Tests find no free-standing nanotubes released from tire tread wear
A tire with a tread enhanced with single wall carbon nanotubes was exposed to accelerated wear and handling simulation tests by Akron Rubber Development Laboratory.
Analysis of captured airborne particles showed no free-standing nanotubes.
No aerosolized nanotubes in the air during simulation of the life cycle of tires unlocks the door to mass use of single wall carbon nanotubes that have tire industry-acknowledged benefits: improved safety and durability, and reduced energy consumption and vehicle CO2 emissions.
Single wall carbon nanotubes, also known as graphene nanotubes, offer unique benefits in comparison to standard tire additives, such as silica and carbon black, leading to a growing number of projects for developing safer and more eco-friendly tires. Possible release of nanoparticles into the air was of interest for the tire industry, which is heavily focused on environmental aspects. OCSiAl, the world’s largest producer of single wall carbon nanotubes, took a lead in initiating wear simulation tests of a tire enhanced with nanotubes.
The test was performed by ARDL (Akron Rubber Development Laboratory), at a Calspan facility in Cleveland, OH. “We have introduced TUBALL nanotubes produced by OCSiAl into tread to check the probability of nanoparticles exposure, as this tire component experiences the main wear during the car’s motion. An independent laboratory captured any possible aerosol released and applied a specific quantification method relying on Raman spectroscopy for the detection of airborne particles. Only rubber particles with nanotubes embedded into the matrix were discovered. No free-standing TUBALL nanotubes were observed,” said Gunther Van Kerckhove, H&S Lead Manager at OCSiAl.

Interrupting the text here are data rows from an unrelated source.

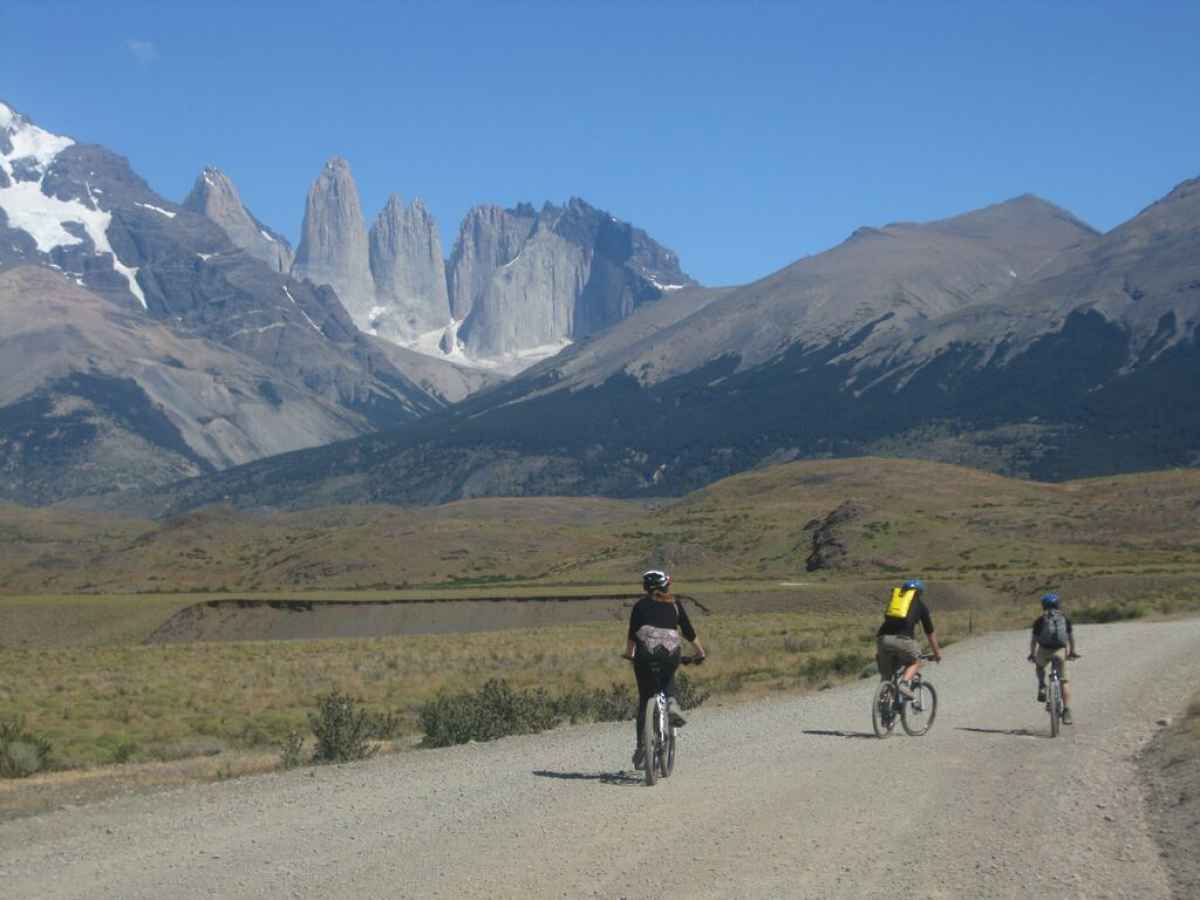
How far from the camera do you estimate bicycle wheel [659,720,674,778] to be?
1577 cm

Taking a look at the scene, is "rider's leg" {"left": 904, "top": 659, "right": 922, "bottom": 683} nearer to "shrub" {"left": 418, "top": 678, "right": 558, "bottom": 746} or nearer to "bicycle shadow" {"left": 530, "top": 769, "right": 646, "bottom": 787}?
"bicycle shadow" {"left": 530, "top": 769, "right": 646, "bottom": 787}

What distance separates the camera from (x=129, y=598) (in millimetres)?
87938

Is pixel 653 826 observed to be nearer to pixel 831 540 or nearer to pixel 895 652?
pixel 895 652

The performed test once again verifies the results shown by VITO, a leading independent European research and technology organization, in 2017 during abrader tests on single wall carbon nanotube-enhanced epoxy, polyethylene, and elastomer samples. Taber abrading tests revealed no free-standing or protruding nanotubes in those tests. The reason lies in single wall carbon nanotubes’ bonding strength and their unique morphology: ultra-flexible with a 3000:1 length-to-diameter ratio.
“Exposure monitoring studies with material samples are not sufficient for the tire industry. We wanted to check the exposure of a real tire with nanotubes during wear similar road conditions – to check potential impact to human health and the environment. After confirming that no single wall carbon nanotubes are expelled during tire usage, the next step will be to verify that there is no exposure during recycling of a tire either,” said Jean-Nicolas Helt, Development and Support Leader for Elastomers at OCSiAl.
Single wall carbon nanotubes are currently the only market solution allowing the industry to achieve a long-awaited breakthrough in tires: improved durability and safety on the road and reduced energy consumption, leading to cost savings and lower CO2 emissions to the environment.